One of the five best defensive players in basketball history will be enshrined in the Hall of Fame this summer. While many of you hear the name “Dennis Rodman” and immediately think “cross-dressing train wreck”, those of us that followed basketball in the late Eighties and most of the Nineties (hopefully) feel differently.

Rodman was, basically, a freak of nature. Drafted at age 25 out of Southeastern Oklahoma State University, he didn’t follow the typical trajectory of a basketball stud. Only 6’7″ (Wikipedia lists him at 6’6″, so who knows?), the man they called The Worm was a rebounding machine, leading the league in that category for seven years straight. Like similar small enforcers like Charles Barkley and Charles Oakley, Rodman had a way of getting in your head and was able to defensively shut down the cream of the NBA crop. Unlike Barkley and Oakley, though, Rodman has a championship ring. Um, make that five championship rings. He won two as part of the “Bad Boys”-era Detroit Pistons at the close of the Eighties,  and later he joined forces with Michael Jordan and Scottie Pippen on a virtually unstoppable Chicago Bulls team in the late Nineties for another three.

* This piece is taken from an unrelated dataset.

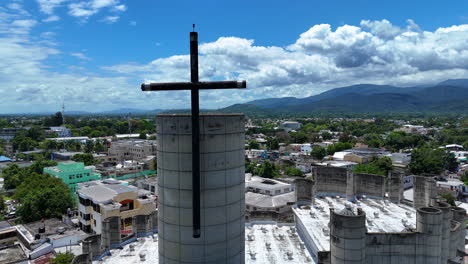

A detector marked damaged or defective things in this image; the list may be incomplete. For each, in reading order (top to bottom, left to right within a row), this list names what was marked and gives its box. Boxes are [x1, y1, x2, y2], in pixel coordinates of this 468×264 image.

rusted metal cross [141, 29, 247, 238]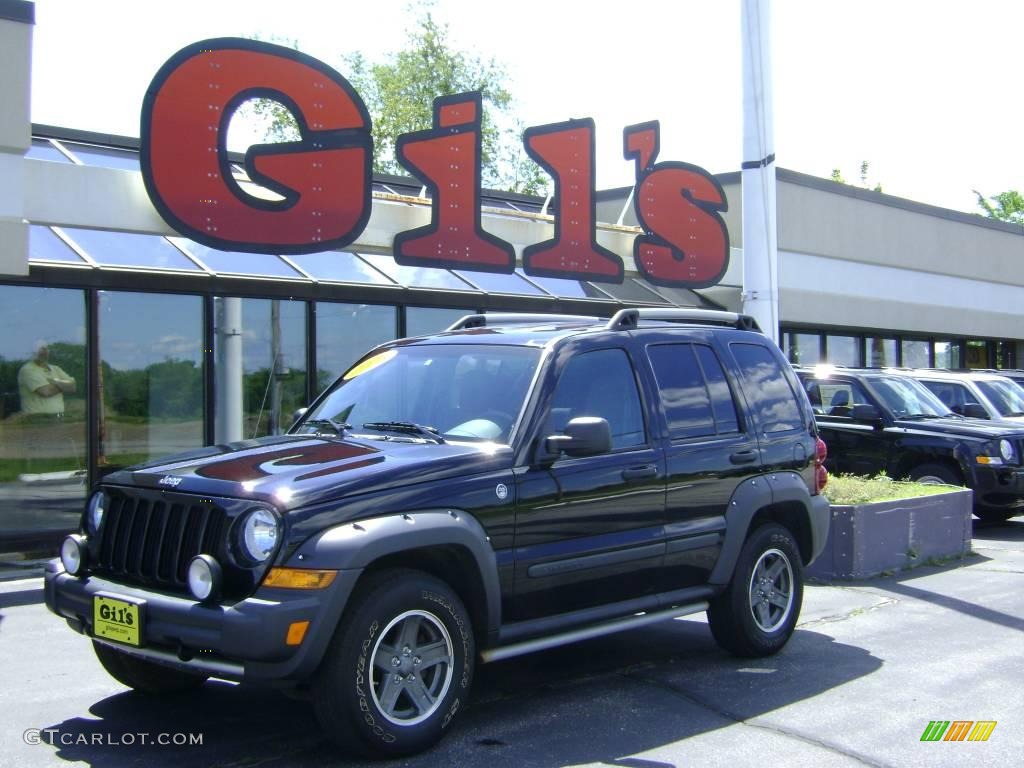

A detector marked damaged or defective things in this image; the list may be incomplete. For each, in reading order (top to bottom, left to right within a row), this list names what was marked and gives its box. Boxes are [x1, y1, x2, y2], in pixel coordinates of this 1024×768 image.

pavement crack [618, 671, 892, 768]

Of course, shutting down opposing players and grabbing boards like Pac-Man wasn’t the only thing Rodman became known for. Already having gained a bit of a rep as a loose cannon following comments he and teammate Isiah Thomas made about Larry Bird following a playoff loss in the late-Eighties, Rodman really cut loose in the early Nineties-dyeing his hair several different colors (sometimes all at once), dating Madonna during a period when it seemed like she was being passed around like a blunt, and performing outlandish antics like showing up for a book signing in a bridal gown. He ushered the tattoo era into the NBA, and stood up for causes like gay rights when no professional player would go near those topics (come to think of it, most still won’t).  I admired (and still admire) the guy not only because of his play, but because he was ballsy enough to be himself in a league that prides itself on conformity. He was one of the most successful players of his era and still was very much his own person. For someone who was trying to figure out a way to be successful and retain his individuality, he was an inspiration. On a more sinister tip, though, Rodman is widely credited with being at odds with San Antonio Spurs coach Gregg Popovich in the mid Nineties and blowing up the chemistry of a championship-caliber team, he had an unnecessary encounter with a courtside cameraman that earned him a lengthy suspension (and probably cost the cameraman the use of his balls for a few months), and has been widely credited as being a general menace. However, the fact that he made one of the most awful films of all time (“Double Team”) makes up for some of those transgressions. Right?

Since Rodman’s retirement, he’s had a tough time adjusting, or some might say he’s just continued being a menace. He’s a veteran of several reality shows, including “Celebrity Mole” (which he won), and more unfortunately, “Celebrity Rehab”. He was married to bombshell Carmen Electra for about a minute, and has found himself on the police blotter on a couple of occasions. Of course, Gestapo-like NBA commissioner David Stern has no use for Rodman, which might be why he hasn’t found himself jumping into telecasting or a front office job (seriously-can you imagine how much fun Dennis would be as a play-by-play guy? They’d have to put the games on 5-second delay!), but maybe the Hall of Fame nod can help Rodman turn things around. One can only hope that the recognition from the league and his peers means something to him.